Canonical, GENIVI, HP, LiMo Foundation, and MontaVista Software will offer guidance on embedded open source development to Linux non-profit.

Linaro expanded its roster of high-powered friends with the addition of Canonical, GENIVI, HP, LiMo Foundation, and MontaVista Software to its advisory panel.

The not-for-profit organization aims to make the development of embedded open source easier and faster. The group's five newest advisors will help guide the Linaro Technical Steering Committee (TSC) on industry needs designed to facilitate the alignment of requirements, according to Linaro.

"Having HP, Canonical, GENIVI, LiMo Foundation, and MontaVista Software as advisors to our Technical Steering Committee will help us to make the best decisions on resource deployment, for the benefit of both our members and the open source community," said George Grey, CEO of Linaro. "We will continue to build extensive relationships with the electronics industry and open source communities to ensure our engineering is responsive to industry needs and is widely deployed."

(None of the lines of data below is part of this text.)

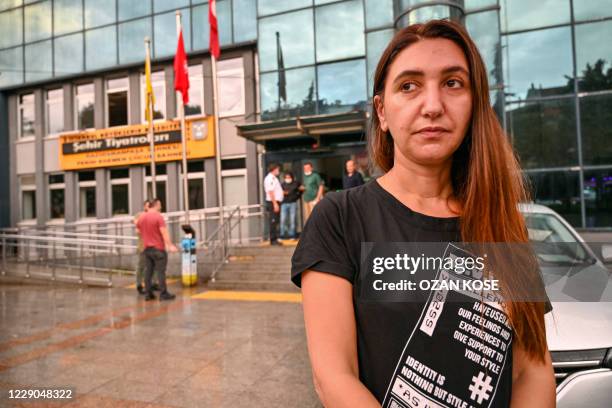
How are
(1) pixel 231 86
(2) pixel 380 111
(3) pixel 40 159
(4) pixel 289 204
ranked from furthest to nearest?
(3) pixel 40 159, (1) pixel 231 86, (4) pixel 289 204, (2) pixel 380 111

Linaro focuses on accelerating innovation among software developers involved in system-on-chip (SoC) designs, including the increasing Linux-based, always-connected, always-on devices. Having a stabilized and optimized software base and tools makes it easier, faster, and more cost-effective for developers to create high-performance, efficient consumer devices, Linaro said. By eliminating the need to focus on non-differentiating software, developers can focus their efforts on product innovation, the organization said.

"Shortening development time, getting products to market quickly, and reducing development costs for embedded Linux based products are key goals for both Linaro and GENIVI," said Graham Smethurst, president of GENIVI.

Linaro -- which was founded in June by ARM, IBM, Samsung, ST-Ericsson, Freescale, and Texas Instruments -- has about 70 engineers, and expects to grow to slightly fewer than 100, according to the organization.